• _What this task involves_
Recast everything from the line containing "At what distance from the viewpoint" down to the end of the listing as a numbered list, skipping blank lines and leaving out the pictures.

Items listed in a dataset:
— START —
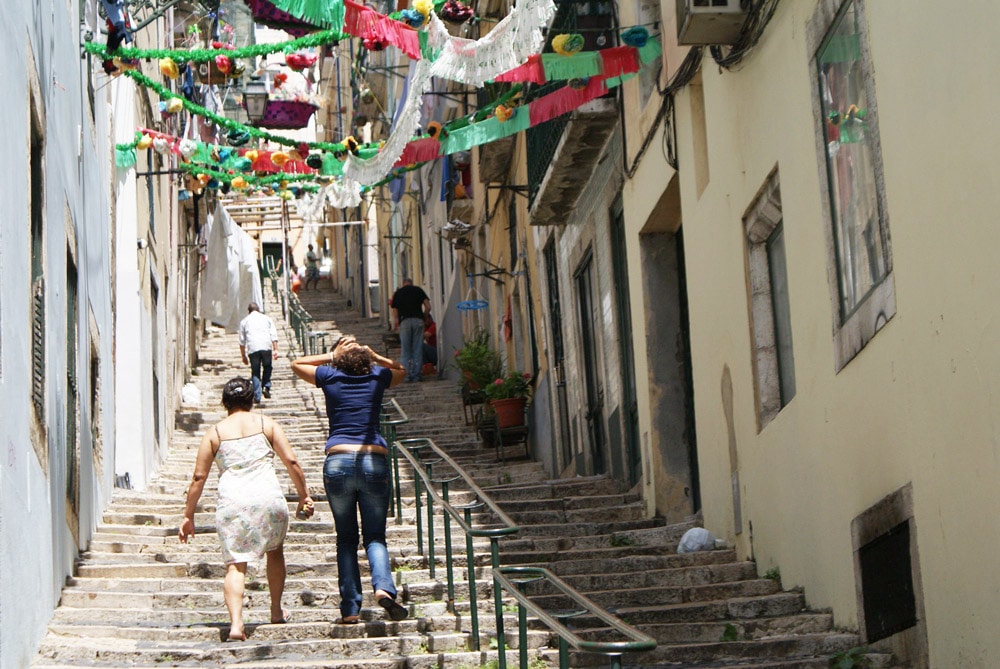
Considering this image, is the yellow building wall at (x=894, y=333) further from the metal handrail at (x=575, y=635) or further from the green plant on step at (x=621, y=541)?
the metal handrail at (x=575, y=635)

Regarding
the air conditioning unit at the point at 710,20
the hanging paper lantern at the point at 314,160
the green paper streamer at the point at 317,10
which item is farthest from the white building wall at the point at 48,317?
the air conditioning unit at the point at 710,20

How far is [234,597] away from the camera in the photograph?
9.15 m

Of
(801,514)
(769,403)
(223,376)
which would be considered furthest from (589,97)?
(223,376)

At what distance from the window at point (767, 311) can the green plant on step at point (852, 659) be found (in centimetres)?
258

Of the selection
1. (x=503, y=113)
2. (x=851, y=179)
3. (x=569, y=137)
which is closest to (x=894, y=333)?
(x=851, y=179)

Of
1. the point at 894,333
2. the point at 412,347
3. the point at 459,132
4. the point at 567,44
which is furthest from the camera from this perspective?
the point at 412,347

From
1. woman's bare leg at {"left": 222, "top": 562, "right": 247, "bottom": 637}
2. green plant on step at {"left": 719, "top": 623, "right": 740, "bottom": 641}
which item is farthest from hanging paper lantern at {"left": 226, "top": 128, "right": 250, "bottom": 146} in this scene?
Answer: green plant on step at {"left": 719, "top": 623, "right": 740, "bottom": 641}

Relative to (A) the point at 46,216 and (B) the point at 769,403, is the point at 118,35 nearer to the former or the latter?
(A) the point at 46,216

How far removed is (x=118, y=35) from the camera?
40.7ft

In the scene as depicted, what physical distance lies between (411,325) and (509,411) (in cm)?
692

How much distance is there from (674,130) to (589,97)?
0.95 m

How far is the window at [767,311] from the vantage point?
1056 cm

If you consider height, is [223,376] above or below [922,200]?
above

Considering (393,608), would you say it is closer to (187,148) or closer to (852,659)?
(852,659)
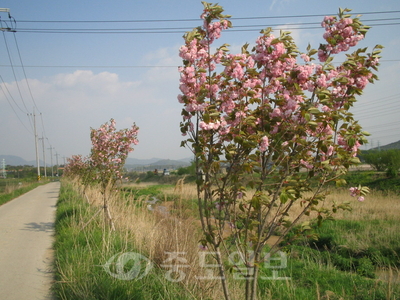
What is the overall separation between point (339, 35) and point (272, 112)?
752 millimetres

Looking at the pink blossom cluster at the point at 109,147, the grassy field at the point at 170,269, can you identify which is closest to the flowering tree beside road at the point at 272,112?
the grassy field at the point at 170,269

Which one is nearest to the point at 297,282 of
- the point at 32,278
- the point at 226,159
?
the point at 226,159

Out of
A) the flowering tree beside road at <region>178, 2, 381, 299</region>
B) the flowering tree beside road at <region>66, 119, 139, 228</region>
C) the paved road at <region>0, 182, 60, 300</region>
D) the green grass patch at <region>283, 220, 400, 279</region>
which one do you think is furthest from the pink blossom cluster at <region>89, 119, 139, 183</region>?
the flowering tree beside road at <region>178, 2, 381, 299</region>

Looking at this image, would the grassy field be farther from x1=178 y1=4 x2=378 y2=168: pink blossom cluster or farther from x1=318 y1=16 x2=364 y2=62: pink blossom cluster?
x1=318 y1=16 x2=364 y2=62: pink blossom cluster

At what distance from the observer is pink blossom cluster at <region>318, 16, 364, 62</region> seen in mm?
2469

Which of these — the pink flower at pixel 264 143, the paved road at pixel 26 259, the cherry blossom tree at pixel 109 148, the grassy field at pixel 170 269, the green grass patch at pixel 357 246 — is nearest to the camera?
the pink flower at pixel 264 143

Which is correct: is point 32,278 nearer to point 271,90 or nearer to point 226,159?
point 226,159

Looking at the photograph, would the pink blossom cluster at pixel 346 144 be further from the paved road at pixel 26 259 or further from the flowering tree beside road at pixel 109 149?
the flowering tree beside road at pixel 109 149

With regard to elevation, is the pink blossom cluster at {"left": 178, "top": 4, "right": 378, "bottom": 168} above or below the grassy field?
above

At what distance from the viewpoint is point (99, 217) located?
7758mm

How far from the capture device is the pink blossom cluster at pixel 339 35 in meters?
2.47

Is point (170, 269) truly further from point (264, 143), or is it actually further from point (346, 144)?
point (346, 144)

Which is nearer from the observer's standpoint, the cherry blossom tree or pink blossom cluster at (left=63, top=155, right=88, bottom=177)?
the cherry blossom tree

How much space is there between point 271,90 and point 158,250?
3.21 metres
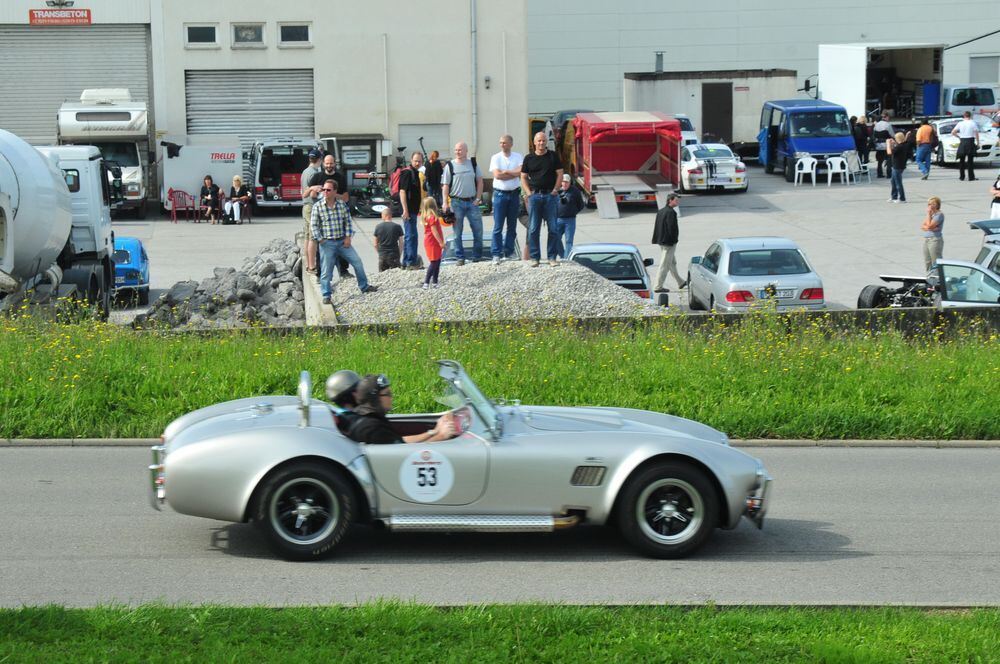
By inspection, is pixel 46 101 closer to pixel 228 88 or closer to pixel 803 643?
— END —
• _Answer for this exercise_
1. At what distance from the viewpoint is point (99, 217) located?
2. 7758mm
3. How far from the capture device is the pink blossom cluster at pixel 339 35 in meters?
4. 2.47
5. Is point (170, 269) truly further from point (264, 143), or is it actually further from point (346, 144)?
6. point (346, 144)
7. Which is nearer from the observer's standpoint, the cherry blossom tree or pink blossom cluster at (left=63, top=155, right=88, bottom=177)?
8. the cherry blossom tree
9. How much space is there between point 271,90 and point 158,250?
10. 3.21 metres
11. By inspection, is pixel 46 101 closer to pixel 228 88 or closer to pixel 803 643?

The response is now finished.